The Dogfather
Page 3
Guarini and I spoke regularly on the phone, and Frey was now housebroken, but until the evening I’m about to describe, Guarini had managed to avoid almost every training session. The results were predictable. When Frey and I worked alone together, the puppy was absolutely terrific. According to Guarini, however, the puppy wouldn’t listen to a word he said. Furthermore, because Guarini had forbidden me to take Frey out in public, the puppy had no experience with ordinary sights, scents, arid sounds. It’s a tribute to my love of dogs and my fear of Guarini that I’d dated to argue with the boss. In one of our phone consultations, I’d said, “Yes, there’s a slight health risk in taking him places, but it’s also risky to keep him isolated from the real world. The last time Frey was here, when I was taking him back to your car, someone rode by on a bicycle, and he was startled and scared.
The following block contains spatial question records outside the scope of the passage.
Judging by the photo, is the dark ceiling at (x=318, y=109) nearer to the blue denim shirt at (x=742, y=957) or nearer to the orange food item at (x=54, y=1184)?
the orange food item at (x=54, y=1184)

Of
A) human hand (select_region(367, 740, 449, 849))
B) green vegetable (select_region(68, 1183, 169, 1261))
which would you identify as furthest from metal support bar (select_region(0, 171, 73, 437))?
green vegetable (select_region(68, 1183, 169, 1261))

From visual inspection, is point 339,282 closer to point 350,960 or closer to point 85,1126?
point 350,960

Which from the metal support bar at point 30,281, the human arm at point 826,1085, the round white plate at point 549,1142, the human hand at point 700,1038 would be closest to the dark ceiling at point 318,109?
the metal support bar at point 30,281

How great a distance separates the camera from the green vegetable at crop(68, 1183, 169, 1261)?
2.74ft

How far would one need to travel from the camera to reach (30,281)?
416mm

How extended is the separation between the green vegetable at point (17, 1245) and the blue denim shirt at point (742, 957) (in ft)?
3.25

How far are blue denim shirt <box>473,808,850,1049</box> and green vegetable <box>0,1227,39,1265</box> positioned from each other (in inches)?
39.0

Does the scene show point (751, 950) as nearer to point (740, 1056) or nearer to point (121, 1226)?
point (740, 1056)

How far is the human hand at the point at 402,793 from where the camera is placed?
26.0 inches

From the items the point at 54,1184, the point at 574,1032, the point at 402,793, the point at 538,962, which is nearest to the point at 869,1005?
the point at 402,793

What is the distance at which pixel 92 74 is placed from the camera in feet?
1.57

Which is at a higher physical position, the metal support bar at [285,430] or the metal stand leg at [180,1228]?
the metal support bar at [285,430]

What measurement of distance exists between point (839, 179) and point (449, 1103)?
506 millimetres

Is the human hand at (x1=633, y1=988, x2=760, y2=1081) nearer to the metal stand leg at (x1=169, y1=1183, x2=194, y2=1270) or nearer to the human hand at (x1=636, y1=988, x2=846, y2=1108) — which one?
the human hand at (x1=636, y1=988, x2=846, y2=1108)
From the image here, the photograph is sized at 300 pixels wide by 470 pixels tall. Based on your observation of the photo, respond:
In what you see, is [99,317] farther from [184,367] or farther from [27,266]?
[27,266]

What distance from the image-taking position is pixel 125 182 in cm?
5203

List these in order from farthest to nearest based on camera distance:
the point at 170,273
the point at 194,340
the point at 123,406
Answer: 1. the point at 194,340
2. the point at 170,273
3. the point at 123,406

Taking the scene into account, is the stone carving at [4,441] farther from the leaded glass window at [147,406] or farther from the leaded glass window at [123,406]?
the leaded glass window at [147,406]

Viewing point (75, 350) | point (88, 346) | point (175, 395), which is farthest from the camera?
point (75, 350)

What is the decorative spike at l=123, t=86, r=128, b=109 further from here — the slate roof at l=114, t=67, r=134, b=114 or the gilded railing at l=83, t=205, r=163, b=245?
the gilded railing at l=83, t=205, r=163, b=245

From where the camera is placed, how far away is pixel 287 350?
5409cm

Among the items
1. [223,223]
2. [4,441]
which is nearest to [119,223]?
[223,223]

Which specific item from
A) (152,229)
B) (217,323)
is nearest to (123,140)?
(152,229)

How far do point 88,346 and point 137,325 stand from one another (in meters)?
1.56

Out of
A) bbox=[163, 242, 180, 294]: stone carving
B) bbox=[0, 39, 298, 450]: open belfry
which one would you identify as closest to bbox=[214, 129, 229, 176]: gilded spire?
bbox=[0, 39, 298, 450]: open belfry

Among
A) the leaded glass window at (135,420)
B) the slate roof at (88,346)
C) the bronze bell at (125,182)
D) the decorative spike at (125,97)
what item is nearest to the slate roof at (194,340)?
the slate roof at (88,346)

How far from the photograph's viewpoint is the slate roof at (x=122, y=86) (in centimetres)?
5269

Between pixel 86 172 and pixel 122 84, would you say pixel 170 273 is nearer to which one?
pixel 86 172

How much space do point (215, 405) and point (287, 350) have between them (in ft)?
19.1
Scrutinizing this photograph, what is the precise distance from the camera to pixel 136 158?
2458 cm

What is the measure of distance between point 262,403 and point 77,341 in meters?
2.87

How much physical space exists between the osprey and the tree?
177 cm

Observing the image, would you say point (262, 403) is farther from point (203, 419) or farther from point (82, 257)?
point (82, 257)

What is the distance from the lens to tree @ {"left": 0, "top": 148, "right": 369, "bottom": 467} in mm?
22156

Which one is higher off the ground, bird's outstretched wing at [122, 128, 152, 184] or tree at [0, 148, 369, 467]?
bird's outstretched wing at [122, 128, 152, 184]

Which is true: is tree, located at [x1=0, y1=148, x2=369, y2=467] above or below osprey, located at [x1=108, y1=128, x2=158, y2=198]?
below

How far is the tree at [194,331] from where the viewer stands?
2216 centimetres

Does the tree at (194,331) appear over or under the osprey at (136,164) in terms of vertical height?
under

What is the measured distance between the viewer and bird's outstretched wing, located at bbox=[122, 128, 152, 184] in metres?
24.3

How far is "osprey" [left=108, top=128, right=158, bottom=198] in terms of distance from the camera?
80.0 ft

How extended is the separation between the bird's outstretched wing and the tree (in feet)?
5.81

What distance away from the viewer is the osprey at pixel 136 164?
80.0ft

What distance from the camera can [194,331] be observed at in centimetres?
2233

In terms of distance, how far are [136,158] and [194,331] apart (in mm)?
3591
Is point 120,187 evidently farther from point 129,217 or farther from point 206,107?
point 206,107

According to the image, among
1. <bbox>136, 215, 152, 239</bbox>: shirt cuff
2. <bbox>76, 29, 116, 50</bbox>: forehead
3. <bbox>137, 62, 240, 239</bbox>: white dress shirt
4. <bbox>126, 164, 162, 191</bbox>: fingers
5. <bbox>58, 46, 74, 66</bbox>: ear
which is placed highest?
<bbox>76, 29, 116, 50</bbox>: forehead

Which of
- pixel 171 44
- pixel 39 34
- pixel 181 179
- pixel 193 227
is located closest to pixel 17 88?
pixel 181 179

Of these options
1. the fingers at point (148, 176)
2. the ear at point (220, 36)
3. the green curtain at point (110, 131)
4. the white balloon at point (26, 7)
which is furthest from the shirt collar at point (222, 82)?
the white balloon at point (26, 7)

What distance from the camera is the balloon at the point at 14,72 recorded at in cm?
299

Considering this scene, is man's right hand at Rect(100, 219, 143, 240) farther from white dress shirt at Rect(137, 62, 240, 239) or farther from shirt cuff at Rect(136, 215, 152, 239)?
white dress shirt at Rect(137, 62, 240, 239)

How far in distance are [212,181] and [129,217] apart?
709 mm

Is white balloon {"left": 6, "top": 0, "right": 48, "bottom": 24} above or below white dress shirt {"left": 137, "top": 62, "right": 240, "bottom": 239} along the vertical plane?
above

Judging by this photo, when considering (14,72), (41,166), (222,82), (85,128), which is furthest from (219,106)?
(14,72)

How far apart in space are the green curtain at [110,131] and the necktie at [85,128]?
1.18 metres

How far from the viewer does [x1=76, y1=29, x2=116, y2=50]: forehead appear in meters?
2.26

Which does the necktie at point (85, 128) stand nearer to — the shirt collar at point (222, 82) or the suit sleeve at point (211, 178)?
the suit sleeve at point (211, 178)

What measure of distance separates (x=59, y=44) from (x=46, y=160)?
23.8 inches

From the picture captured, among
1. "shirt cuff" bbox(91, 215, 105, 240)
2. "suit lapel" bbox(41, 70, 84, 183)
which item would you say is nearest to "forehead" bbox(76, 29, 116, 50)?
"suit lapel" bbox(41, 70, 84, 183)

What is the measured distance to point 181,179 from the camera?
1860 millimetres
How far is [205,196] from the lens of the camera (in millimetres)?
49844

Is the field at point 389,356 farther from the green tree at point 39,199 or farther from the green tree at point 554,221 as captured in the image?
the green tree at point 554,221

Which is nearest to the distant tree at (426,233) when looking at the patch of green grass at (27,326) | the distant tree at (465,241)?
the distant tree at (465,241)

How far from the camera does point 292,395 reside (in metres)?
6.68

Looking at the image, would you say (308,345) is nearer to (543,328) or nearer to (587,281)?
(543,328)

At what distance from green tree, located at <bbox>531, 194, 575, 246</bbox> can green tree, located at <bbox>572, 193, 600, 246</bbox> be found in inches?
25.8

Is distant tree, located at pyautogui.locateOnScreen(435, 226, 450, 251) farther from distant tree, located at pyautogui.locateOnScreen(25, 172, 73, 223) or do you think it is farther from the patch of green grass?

He needs to get used to bicycles and kids and crowds and so on. And I’m warning you. If I keep training him with food and you don’t, he’s going to watch me and obey me, and there’s nothing I can do to stop that except tell you what you already know, which is that if you want Frey to be your dog, you need to train him, too.”
Guarini’s first response had been to ask who was riding the bicycle.
“Some woman,” I’d said. “Cambridge type. She’s irrelevant. The point is that Frey needs to get used to bicycles and strangers and everything else. He needs socialization.”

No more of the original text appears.